— WHAT IS NEEDED —
Copy every one of the rows below word for word, leaving the pictures out of your answer.

[Spatial data accompanied by pictures]
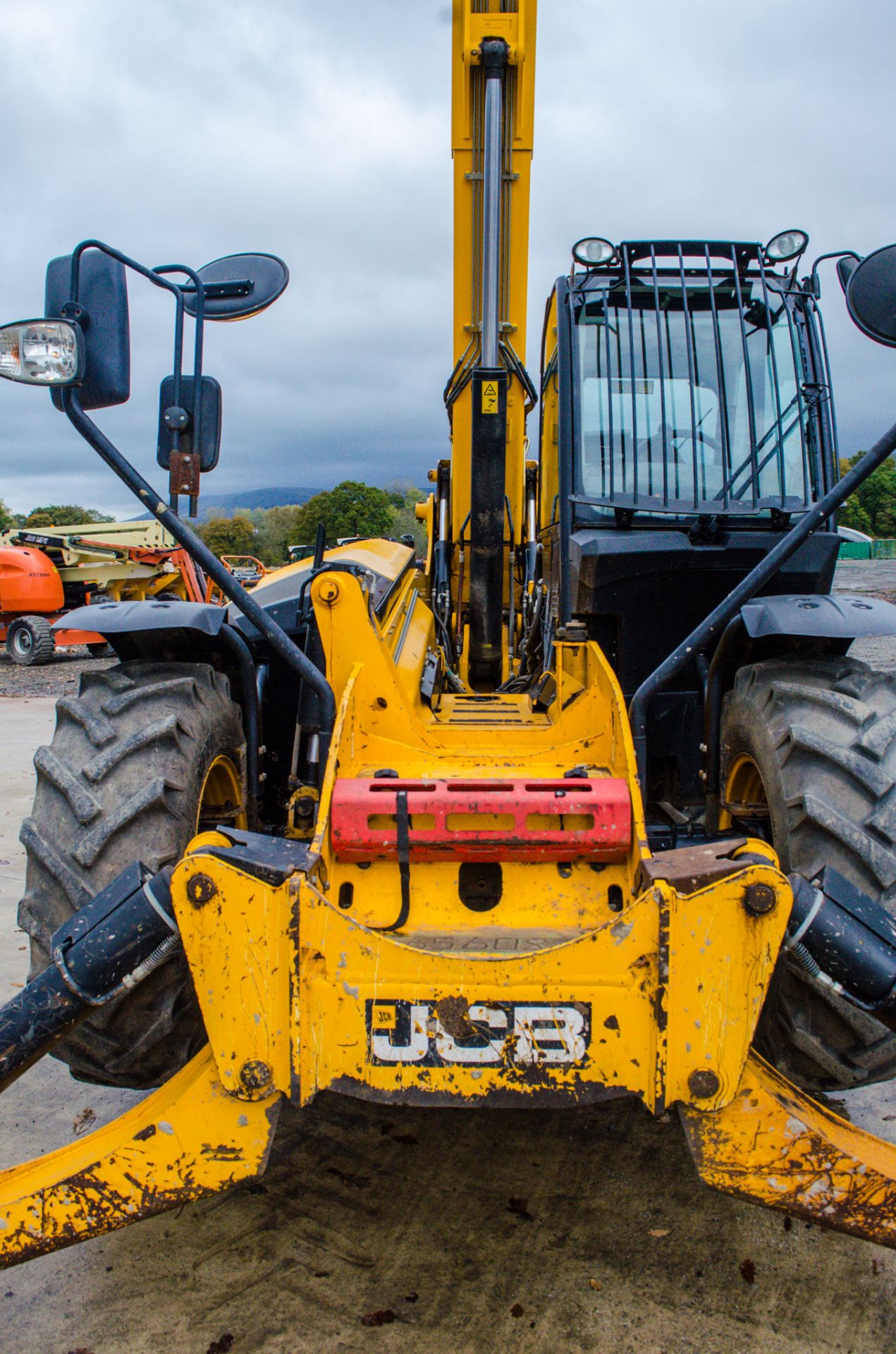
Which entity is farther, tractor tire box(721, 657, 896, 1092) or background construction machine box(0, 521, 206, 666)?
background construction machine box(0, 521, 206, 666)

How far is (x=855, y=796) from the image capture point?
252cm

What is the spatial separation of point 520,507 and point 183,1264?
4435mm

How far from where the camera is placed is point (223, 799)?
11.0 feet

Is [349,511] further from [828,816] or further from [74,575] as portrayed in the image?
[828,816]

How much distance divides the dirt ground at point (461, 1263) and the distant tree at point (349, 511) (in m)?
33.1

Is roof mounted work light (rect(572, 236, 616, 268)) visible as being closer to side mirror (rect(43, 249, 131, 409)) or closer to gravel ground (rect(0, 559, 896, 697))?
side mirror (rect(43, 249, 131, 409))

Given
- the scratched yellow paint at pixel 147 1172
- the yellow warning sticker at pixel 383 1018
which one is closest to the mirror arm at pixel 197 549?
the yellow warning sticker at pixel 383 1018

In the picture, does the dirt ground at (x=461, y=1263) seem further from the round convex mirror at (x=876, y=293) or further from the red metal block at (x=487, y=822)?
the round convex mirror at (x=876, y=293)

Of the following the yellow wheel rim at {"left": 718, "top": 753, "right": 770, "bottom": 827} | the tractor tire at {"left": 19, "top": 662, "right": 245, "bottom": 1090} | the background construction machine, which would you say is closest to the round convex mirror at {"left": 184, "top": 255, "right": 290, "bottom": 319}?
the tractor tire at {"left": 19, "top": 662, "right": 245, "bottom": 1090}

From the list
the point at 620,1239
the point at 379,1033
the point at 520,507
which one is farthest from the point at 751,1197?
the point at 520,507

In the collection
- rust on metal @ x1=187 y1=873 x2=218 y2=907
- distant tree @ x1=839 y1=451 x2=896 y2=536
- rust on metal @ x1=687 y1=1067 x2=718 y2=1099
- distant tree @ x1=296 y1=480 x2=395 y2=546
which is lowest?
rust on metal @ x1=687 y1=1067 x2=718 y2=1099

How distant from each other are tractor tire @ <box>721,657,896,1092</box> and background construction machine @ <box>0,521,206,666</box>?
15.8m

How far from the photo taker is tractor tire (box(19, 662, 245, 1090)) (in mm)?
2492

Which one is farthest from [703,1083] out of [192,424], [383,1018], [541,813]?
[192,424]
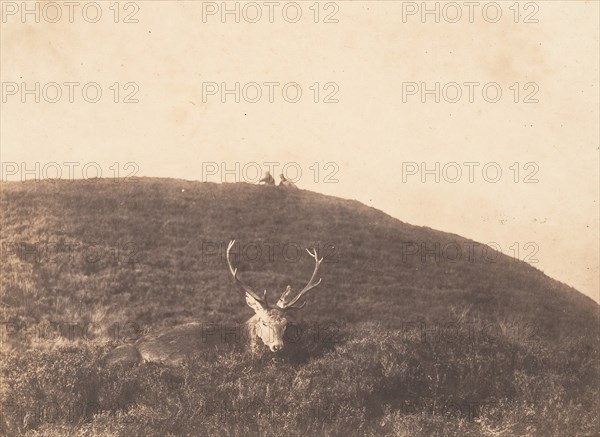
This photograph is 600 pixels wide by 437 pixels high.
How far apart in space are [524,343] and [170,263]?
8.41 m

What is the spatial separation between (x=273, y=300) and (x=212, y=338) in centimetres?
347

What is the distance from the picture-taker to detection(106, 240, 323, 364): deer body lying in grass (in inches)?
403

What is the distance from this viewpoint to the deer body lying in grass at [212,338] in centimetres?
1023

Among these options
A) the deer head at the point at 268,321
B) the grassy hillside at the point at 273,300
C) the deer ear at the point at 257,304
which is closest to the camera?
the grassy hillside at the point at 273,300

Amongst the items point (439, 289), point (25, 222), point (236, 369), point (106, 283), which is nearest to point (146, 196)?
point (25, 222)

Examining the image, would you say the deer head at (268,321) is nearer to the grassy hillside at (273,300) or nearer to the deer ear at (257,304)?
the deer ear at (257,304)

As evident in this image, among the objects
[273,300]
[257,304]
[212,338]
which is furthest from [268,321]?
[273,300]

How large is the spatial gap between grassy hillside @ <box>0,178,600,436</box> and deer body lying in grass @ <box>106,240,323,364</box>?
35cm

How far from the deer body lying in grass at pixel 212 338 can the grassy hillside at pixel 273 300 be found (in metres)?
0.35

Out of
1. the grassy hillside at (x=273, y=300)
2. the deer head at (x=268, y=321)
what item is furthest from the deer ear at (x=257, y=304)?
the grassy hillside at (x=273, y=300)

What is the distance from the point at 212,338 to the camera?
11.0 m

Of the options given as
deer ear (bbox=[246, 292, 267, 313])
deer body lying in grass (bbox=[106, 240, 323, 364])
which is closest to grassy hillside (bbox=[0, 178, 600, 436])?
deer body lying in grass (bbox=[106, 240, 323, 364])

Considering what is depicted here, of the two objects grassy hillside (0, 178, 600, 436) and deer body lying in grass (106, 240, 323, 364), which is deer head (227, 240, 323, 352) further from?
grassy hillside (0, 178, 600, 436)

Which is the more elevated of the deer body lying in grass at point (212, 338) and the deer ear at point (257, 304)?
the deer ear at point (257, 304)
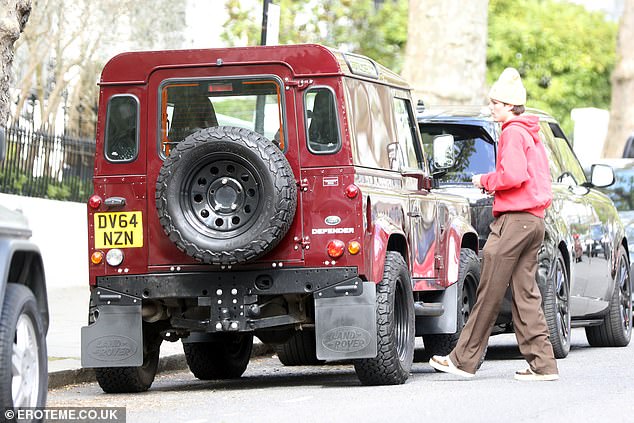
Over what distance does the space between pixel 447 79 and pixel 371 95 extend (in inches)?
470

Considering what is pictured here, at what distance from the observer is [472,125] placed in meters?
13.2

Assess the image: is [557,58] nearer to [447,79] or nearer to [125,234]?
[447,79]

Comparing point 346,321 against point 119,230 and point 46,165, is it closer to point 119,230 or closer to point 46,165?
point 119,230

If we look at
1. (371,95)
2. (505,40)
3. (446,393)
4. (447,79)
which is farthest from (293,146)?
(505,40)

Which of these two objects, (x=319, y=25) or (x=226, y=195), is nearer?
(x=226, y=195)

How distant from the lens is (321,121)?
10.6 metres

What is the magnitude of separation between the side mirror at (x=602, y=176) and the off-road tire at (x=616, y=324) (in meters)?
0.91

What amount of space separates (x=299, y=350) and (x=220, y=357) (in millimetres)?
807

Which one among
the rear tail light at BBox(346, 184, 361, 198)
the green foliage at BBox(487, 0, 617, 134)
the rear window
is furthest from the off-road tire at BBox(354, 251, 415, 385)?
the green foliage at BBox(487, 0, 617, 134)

— TASK ANSWER —
Which entity is farther, tractor tire box(721, 657, 896, 1092) or background construction machine box(0, 521, 206, 666)?
background construction machine box(0, 521, 206, 666)

How far is (x=855, y=796) from the image capture point?
252cm

What is the spatial separation of point 520,507 and point 183,1264?
4435mm

How far from where the camera is placed is point (223, 799)?
11.0 feet

Is [349,511] further from [828,816] or further from [74,575] as portrayed in the image?
[828,816]

How much distance divides the dirt ground at point (461, 1263) and the distant tree at point (349, 511) (in m)?
33.1

Is roof mounted work light (rect(572, 236, 616, 268)) visible as being closer to side mirror (rect(43, 249, 131, 409)) or closer to gravel ground (rect(0, 559, 896, 697))?
side mirror (rect(43, 249, 131, 409))

Given
- the scratched yellow paint at pixel 147 1172
- the yellow warning sticker at pixel 383 1018
which one is closest to the mirror arm at pixel 197 549?
the yellow warning sticker at pixel 383 1018

In the picture, does the dirt ground at (x=461, y=1263) seem further from the round convex mirror at (x=876, y=293) or further from the red metal block at (x=487, y=822)?
the round convex mirror at (x=876, y=293)

Of the following the yellow wheel rim at {"left": 718, "top": 753, "right": 770, "bottom": 827} | the tractor tire at {"left": 19, "top": 662, "right": 245, "bottom": 1090} | the background construction machine, which would you say is closest to the round convex mirror at {"left": 184, "top": 255, "right": 290, "bottom": 319}?
the tractor tire at {"left": 19, "top": 662, "right": 245, "bottom": 1090}

From the list
the point at 620,1239
the point at 379,1033
the point at 520,507
which one is farthest from the point at 751,1197?
the point at 520,507

In the collection
- rust on metal @ x1=187 y1=873 x2=218 y2=907
- distant tree @ x1=839 y1=451 x2=896 y2=536
- rust on metal @ x1=687 y1=1067 x2=718 y2=1099
- distant tree @ x1=296 y1=480 x2=395 y2=546
which is lowest?
rust on metal @ x1=687 y1=1067 x2=718 y2=1099

How distant from each other are tractor tire @ <box>721,657,896,1092</box> and background construction machine @ <box>0,521,206,666</box>?
15.8m

How far from the photo taker is tractor tire (box(19, 662, 245, 1090)) (in mm)?
2492

Which one is farthest from [703,1083] out of [192,424], [383,1018], [541,813]?
[192,424]
This photograph is 600 pixels wide by 437 pixels high.
How far apart in space are [524,343] and [170,263]?
8.41 m

What is the spatial separation between (x=273, y=300) and (x=212, y=338) in centimetres?
347

What is the distance from the picture-taker to detection(106, 240, 323, 364): deer body lying in grass (in inches)?
403

What is the distance from this viewpoint to the deer body lying in grass at [212,338] in centimetres?
1023

Among these options
A) the deer head at the point at 268,321
B) the grassy hillside at the point at 273,300
C) the deer ear at the point at 257,304
which is closest to the camera?
the grassy hillside at the point at 273,300

Amongst the items point (439, 289), point (25, 222), point (236, 369), point (106, 283), which is nearest to point (146, 196)?
point (25, 222)

Examining the image, would you say the deer head at (268,321) is nearer to the grassy hillside at (273,300) or nearer to the deer ear at (257,304)?
the deer ear at (257,304)

As evident in this image, among the objects
[273,300]
[257,304]
[212,338]
which is furthest from [268,321]?
[273,300]

How large is the spatial gap between grassy hillside @ <box>0,178,600,436</box> and deer body lying in grass @ <box>106,240,323,364</box>?
35cm

How far from the deer body lying in grass at pixel 212 338 can the grassy hillside at pixel 273 300 be found (in metres)?
0.35

Out of
1. the grassy hillside at (x=273, y=300)
2. the deer head at (x=268, y=321)
what item is furthest from the deer ear at (x=257, y=304)?
the grassy hillside at (x=273, y=300)

What is the distance from the point at 212,338 to the camera?
11.0 m

Of the options given as
deer ear (bbox=[246, 292, 267, 313])
deer body lying in grass (bbox=[106, 240, 323, 364])
which is closest to grassy hillside (bbox=[0, 178, 600, 436])?
deer body lying in grass (bbox=[106, 240, 323, 364])

Considering what is depicted here, of the two objects grassy hillside (0, 178, 600, 436) and deer body lying in grass (106, 240, 323, 364), which is deer head (227, 240, 323, 352) further from?
grassy hillside (0, 178, 600, 436)

Which is the more elevated of the deer body lying in grass at point (212, 338) and the deer ear at point (257, 304)?
the deer ear at point (257, 304)
Over what distance does the space between pixel 447 79 and pixel 371 95 extend (in inches)?
470

Considering what is pictured here, at what distance from the observer is [472,125] placed in meters?
13.2

Assess the image: is [557,58] nearer to [447,79] or nearer to [125,234]?
[447,79]

Comparing point 346,321 against point 119,230 and point 46,165, is it closer to point 119,230 or closer to point 46,165?
point 119,230

If we look at
1. (371,95)
2. (505,40)
3. (446,393)
4. (447,79)
which is farthest from (293,146)?
(505,40)

Which of these two objects, (x=319, y=25) or (x=226, y=195), is nearer?
(x=226, y=195)

How distant from the lens is (321,121)?
10.6 metres

What is the magnitude of separation between the side mirror at (x=602, y=176) and the off-road tire at (x=616, y=324) (in meters)?
0.91

What amount of space separates (x=299, y=350) and (x=220, y=357) (in millimetres)?
807

Which one among
the rear tail light at BBox(346, 184, 361, 198)
the green foliage at BBox(487, 0, 617, 134)
the rear window
is furthest from the off-road tire at BBox(354, 251, 415, 385)?
the green foliage at BBox(487, 0, 617, 134)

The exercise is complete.